### 抜粋
先日、妻と衣料品店へ出かけた時のこと。私が「最近服を買ってないなあ。衣料費かからなくていいなあ」と言うと、妻は「あなたには医療費がかかってます・・・」(63歳男性)

 僕も衣料費がかからない。最後にパンツか何かを店で買ったのは、おそらく20年くらい前ではないか。うちにはリサイクルショップを開業できるくらいの衣料品があるのだ。お隣さんから、弟から、友人から、ドデカイ箱に入った品が年に3回くらい届く。届くのはセーターやズボン、ベストの類が多く、さすがにパンツ、モモヒキなどの下着はない。しかし、ガールフレンド「フネ」が誕生祝いだのお中元、お歳暮だのとして、パンツなんかをまとめて10枚も買って持参する(僕はいつも感激しつつ言う。まともなパンツがなくて困っていたんだよ、こりゃ渡りにフネだ・・・)。ということで、衣料品店に足を向けること皆無、衣料費はゼロである。と同時に、もうひとつの医療費も僕はゼロである。健康保険の財政はどこも厳しいと聞くが、僕はささやかながらもそれに貢献している。ところで、前にも書いたが、僕はモノを捨てられない。衣類はトコトン使う。下の、背中がぱっくりのセーターもそうである。その醜態をパパラッチしたのは「フネ」である。

### 以下の資料
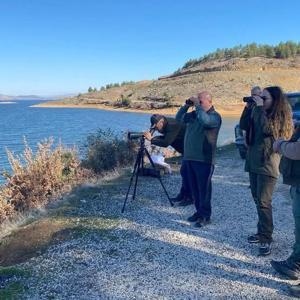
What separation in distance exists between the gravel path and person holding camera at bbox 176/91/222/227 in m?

### 問題 1
抜粋のうち「僕も衣料費がかからない」で始まる段落を、主な事実を残して箇条書きで短くまとめてください。
### 問題 2
抜粋の一部を、そのまま打ち直してください。「僕も衣料費がかからない。最後」という語句を含むところから始め、「ッチしたのは「フネ」である。」の後で止めてください。

### 解答例 1
- 最後に店で衣類を買ったのは、おそらく20年くらい前である。
- 隣人、弟、友人から、大きな箱に入った衣料品が年に3回くらい届く。中身はセーター、ズボン、ベストなどが多く、下着はない。
- 「フネ」が誕生祝いやお中元、お歳暮として、パンツなどをまとめて10枚も持ってくる。
- そのため衣料品店には行かず、衣料費はゼロである。
- 医療費もゼロで、ささやかながら健康保険の財政に貢献している。
- モノを捨てられず、衣類はとことん使う。背中がぱっくり開いたセーターもその一つで、その姿を撮ったのは「フネ」である。

### 解答例 2
僕も衣料費がかからない。最後にパンツか何かを店で買ったのは、おそらく20年くらい前ではないか。うちにはリサイクルショップを開業できるくらいの衣料品があるのだ。お隣さんから、弟から、友人から、ドデカイ箱に入った品が年に3回くらい届く。届くのはセーターやズボン、ベストの類が多く、さすがにパンツ、モモヒキなどの下着はない。しかし、ガールフレンド「フネ」が誕生祝いだのお中元、お歳暮だのとして、パンツなんかをまとめて10枚も買って持参する(僕はいつも感激しつつ言う。まともなパンツがなくて困っていたんだよ、こりゃ渡りにフネだ・・・)。ということで、衣料品店に足を向けること皆無、衣料費はゼロである。と同時に、もうひとつの医療費も僕はゼロである。健康保険の財政はどこも厳しいと聞くが、僕はささやかながらもそれに貢献している。ところで、前にも書いたが、僕はモノを捨てられない。衣類はトコトン使う。下の、背中がぱっくりのセーターもそうである。その醜態をパパラッチしたのは「フネ」である。